Villa Parisio is a villa in Lija, Malta. It was built in the 16th century by the Muscati family, and eventually passed into the hands of the Parisio Muscati, de Piro and Strickland families. It is currently the seat of The Strickland Foundation, and also the home of Robert Hornyold-Strickland and his family for his lifetime. Mabel Strickland bought Villa Parisio in 1943. Whilst setting up The Strickland Foundation "for herself and her heirs in perpetuity" Mabel Strickland also left a clause that the seat of her Foundation could relocate to any other place in Malta.

==History==
Villa Parisio is believed to have been built sometime in the 16th century as the summer residence of the Muscati family. The earliest reference to the building dates back to 1567. In 1797, it was inherited by Paolo Parisio Muscati, and passed to his wife Antonia Muscati Xara following his death in 1841. The villa was purchased by Lady Margaret Strickland, the second wife of Lord Strickland in 1938.
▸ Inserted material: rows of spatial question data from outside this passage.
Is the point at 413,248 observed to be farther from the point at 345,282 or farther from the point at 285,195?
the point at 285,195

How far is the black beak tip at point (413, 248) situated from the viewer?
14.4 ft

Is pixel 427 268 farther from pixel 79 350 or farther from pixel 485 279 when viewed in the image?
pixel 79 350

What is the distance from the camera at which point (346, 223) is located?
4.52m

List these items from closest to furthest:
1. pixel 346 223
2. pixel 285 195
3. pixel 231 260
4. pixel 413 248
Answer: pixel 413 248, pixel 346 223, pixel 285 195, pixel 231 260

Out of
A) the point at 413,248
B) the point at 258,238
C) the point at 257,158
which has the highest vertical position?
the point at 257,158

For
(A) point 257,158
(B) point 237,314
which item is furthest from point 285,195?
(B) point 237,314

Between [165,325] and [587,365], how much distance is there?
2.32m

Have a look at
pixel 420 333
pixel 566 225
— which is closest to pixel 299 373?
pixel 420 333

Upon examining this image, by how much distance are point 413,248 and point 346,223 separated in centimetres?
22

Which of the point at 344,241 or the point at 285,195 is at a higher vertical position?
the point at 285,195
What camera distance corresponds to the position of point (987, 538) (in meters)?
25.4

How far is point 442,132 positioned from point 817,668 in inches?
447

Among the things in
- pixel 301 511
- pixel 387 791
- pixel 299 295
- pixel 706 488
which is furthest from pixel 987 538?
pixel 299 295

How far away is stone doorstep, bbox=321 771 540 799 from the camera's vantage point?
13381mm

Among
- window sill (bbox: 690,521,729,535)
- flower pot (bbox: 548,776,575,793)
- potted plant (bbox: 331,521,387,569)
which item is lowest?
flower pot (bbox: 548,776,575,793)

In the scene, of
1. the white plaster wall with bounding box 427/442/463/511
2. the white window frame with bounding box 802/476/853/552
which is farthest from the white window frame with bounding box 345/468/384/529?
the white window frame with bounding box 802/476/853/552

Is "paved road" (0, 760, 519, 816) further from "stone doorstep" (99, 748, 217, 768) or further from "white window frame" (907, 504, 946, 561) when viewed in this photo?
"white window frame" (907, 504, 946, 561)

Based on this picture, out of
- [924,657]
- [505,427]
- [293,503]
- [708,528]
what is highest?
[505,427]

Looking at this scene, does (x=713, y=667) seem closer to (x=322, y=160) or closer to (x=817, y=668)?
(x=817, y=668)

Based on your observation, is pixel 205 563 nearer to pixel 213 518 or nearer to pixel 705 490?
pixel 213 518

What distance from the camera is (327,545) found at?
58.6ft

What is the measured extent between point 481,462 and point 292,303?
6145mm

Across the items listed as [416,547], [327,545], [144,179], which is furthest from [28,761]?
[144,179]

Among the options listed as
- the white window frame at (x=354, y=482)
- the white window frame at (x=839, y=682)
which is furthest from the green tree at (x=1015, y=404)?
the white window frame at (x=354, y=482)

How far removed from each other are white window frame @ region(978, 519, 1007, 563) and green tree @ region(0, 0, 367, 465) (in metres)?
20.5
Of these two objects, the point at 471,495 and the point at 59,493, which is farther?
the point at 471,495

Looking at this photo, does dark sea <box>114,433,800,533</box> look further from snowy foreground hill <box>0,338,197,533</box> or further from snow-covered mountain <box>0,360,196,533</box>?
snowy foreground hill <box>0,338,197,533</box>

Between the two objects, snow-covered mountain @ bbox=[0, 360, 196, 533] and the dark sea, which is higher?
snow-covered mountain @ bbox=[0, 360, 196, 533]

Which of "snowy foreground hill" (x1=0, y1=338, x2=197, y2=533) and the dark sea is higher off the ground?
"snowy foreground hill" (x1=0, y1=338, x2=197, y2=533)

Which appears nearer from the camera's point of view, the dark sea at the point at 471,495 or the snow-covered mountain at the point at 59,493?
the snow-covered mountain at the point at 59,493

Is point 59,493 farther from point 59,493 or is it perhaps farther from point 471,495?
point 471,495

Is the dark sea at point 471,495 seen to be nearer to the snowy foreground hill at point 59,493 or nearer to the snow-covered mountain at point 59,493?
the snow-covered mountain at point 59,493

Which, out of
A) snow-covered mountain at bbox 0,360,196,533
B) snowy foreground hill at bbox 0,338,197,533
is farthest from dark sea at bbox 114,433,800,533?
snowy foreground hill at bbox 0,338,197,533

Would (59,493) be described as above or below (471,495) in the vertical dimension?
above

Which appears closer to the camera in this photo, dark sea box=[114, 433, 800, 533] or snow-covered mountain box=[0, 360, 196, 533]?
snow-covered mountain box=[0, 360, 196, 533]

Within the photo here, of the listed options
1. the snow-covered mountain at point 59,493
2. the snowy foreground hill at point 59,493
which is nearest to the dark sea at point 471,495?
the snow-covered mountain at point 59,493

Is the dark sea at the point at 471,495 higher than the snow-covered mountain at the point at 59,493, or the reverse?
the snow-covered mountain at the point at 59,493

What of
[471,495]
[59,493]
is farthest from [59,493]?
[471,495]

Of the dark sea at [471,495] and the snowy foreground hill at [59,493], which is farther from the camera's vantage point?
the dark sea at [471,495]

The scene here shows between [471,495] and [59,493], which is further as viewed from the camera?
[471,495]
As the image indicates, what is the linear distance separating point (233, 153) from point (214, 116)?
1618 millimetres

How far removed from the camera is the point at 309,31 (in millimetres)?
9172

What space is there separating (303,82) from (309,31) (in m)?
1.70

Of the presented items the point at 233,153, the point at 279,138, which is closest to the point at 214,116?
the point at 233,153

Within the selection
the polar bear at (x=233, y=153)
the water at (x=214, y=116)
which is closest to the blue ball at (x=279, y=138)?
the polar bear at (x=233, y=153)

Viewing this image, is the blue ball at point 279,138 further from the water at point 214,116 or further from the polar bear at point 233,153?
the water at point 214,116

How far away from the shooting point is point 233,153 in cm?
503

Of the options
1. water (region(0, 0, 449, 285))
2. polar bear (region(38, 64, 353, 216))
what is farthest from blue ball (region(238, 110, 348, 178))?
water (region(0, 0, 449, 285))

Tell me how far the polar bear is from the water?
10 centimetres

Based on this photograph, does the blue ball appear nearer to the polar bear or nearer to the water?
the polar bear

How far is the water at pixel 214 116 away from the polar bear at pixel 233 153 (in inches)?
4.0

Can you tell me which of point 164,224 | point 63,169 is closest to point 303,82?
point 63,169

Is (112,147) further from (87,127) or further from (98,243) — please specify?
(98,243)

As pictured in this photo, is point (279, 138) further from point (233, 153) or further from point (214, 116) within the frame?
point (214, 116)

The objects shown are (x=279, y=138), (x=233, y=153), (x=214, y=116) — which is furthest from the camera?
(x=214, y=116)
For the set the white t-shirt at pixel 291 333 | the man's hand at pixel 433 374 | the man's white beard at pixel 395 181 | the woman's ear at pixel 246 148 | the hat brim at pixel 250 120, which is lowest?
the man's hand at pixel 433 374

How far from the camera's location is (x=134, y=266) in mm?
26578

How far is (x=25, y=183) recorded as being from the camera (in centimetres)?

The Villa was then purchased 1943, by Mabel Strickland, Lord Strickland's daughter from his first marriage, and she lived there until her death in 1988. It is now the seat of The Strickland Foundation, a foundation set up by Mabel in 1979. Mabel set up the Times of Malta with her father Lord Strickland in 1935.

The ownership of the villa is currently disputed between The Strickland Foundation and Robert Hornyold-Strickland, Mabel Strickland's sole heir.

==Gardens==
The villa has its own gardens, which contain a number of orange and olive trees.